Directive = Present the rows as a Markdown table with the columns "No." and "Row text," starting at the line containing "How much distance divides" and continuing through the final row. Number each line in sequence and omit any blank lines.

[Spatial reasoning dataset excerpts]

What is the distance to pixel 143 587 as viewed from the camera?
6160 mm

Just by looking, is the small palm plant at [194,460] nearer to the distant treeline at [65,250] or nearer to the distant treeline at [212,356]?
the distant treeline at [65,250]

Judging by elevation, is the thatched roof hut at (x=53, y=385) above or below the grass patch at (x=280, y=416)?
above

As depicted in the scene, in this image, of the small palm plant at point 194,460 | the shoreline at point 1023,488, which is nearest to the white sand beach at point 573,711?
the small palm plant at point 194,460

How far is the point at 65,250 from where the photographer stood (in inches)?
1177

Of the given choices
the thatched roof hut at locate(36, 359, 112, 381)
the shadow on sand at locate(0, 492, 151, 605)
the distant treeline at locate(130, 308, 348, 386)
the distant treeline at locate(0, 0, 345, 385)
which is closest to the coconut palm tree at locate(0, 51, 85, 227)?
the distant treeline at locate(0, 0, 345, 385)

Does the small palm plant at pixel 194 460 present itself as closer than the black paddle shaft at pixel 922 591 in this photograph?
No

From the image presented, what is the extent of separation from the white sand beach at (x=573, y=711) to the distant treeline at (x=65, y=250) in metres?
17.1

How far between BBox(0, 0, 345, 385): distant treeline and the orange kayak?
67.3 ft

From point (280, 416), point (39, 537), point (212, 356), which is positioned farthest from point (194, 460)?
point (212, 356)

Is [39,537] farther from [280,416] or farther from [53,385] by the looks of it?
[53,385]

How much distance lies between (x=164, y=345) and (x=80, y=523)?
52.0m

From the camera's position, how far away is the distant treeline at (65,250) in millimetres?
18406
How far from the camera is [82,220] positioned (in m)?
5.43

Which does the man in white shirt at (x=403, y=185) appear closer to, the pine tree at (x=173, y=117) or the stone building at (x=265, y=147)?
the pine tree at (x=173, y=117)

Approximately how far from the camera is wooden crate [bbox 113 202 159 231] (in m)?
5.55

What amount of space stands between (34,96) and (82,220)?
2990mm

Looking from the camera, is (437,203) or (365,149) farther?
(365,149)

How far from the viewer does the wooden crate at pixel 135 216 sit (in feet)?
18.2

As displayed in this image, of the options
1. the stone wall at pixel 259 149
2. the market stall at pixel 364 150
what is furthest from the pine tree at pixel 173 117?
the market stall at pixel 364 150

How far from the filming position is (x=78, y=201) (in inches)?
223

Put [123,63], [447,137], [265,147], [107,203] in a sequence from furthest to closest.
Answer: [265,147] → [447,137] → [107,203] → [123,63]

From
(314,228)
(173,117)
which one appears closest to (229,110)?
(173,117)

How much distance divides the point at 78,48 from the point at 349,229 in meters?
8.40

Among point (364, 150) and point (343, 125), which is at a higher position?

Response to the exercise =
| No. | Row text |
|---|---|
| 1 | How much distance divides the point at 78,48 from the point at 349,229 in meters? |
| 2 | 8.40 |
| 3 | Among point (364, 150) and point (343, 125), which is at a higher position? |